I recently learned about Stream
s in Java 8 and saw this example:
IntStream stream = IntStream.range(1, 20);
Now, let's say that we want to find the first number that's divisable both by 3 and a 5. We'd probably filter
twice and findFirst
as follows:
OptionalInt result = stream.filter(x -> x % 3 == 0)
.filter(x -> x % 5 == 0)
.findFirst();
That's all sounds pretty reasonable. The surprising part came when I tried to do this:
OptionalInt result = stream.filter(x -> {System.out.println(x); return x % 3 == 0;})

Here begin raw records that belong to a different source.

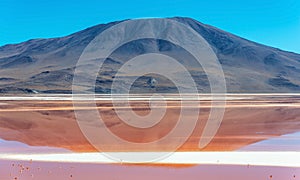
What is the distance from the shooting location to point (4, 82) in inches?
6339

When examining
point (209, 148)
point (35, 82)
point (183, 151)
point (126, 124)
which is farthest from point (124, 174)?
point (35, 82)

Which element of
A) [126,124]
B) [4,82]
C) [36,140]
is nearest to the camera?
[36,140]

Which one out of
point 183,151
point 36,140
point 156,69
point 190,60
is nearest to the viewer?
point 183,151

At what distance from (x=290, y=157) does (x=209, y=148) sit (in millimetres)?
3660

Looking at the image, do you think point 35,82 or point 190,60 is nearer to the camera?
point 35,82

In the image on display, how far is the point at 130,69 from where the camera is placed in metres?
169

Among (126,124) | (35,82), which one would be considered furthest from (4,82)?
(126,124)

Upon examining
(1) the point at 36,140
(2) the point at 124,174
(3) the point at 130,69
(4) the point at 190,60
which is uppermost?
(4) the point at 190,60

.filter(x -> {System.out.println(x); return x % 5 == 0;})
.findFirst();
System.out.println(result.getAsInt());
I expected to get something like: 1 2 3 4 5 6 7 8 9 10 11 12 13 14 15 16 17 18 19 20
and then: 3 6 9 12 15 18
. Because we first iterate over all the the numbers between 1 to 20, filter out only those that are divisable by 3 and then iterate this new Stream
and find those that are divisable by 5.
But instead I got this output: 1 2 3 3 4 5 6 6 7 8 9 9 10 11 12 12 13 14 15 15 15
It looks like it doesn't go over all the numbers. Moreover, it looks like it checks x % 5 == 0
only for those numbers that are divisable by 3.
I don't understand how come it doesn't iterate over all of the numbers.
Here's an online snippet of the code: http://www.tryjava8.com/app/snippets/5454a7f2e4b070922a64002b
Well, the thing to understand about streams is that, unlike lists, they don't (necessarily) hold all the items but rather compute each item at a time (lazy evaluation).
It means that when you did IntStream stream = IntStream.range(1, 20);
you didn't actually create a collection with 20 items. You created a dynamically computed collection. Each call to this stream's next
will compute the next item. The rest of the items are still "not there" (sort of speaking).
Same goes for the filter.
When you add the filter that's checking division by 3 you'll get a new stream that's combined of 2 computations - the first one returns the numbers from 1 until it gets to 20, the second computation returns the numbers that are divided by 3. It's important to understand that each time only the first item is calculated. That's why when you added the check for division by 5 it only worked on those items that were divisible by 3. Same goes as to why the printing stopped at 15. The findFirst
method returns the first number that passes all 3 computations (the 1-20 range computation, the division by 3 computation and the division by 5 computation).
A Stream is a lazy evaluation mechanism for processing Collections efficiently. This means that all the intermediate operations on the Stream are not evaluated unless necessary for the final (terminal) operation.
In your example, the terminal operation is firstFirst()
. This means the Stream will evaluate the pipeline of intermediate operations until it finds a single int that results from passing the input Stream through all the intermediate operations.
The second filter only receives ints that pass the first filter, so it only processes the numbers 3,6,9,12,15 and then stops, since 15 passes the filter, and supplies the findFirst()
operation the only output it needs.
The first filter will only process ints of the input Stream as long as the terminal operation still requires data, and therefore it will only process 1 to 15.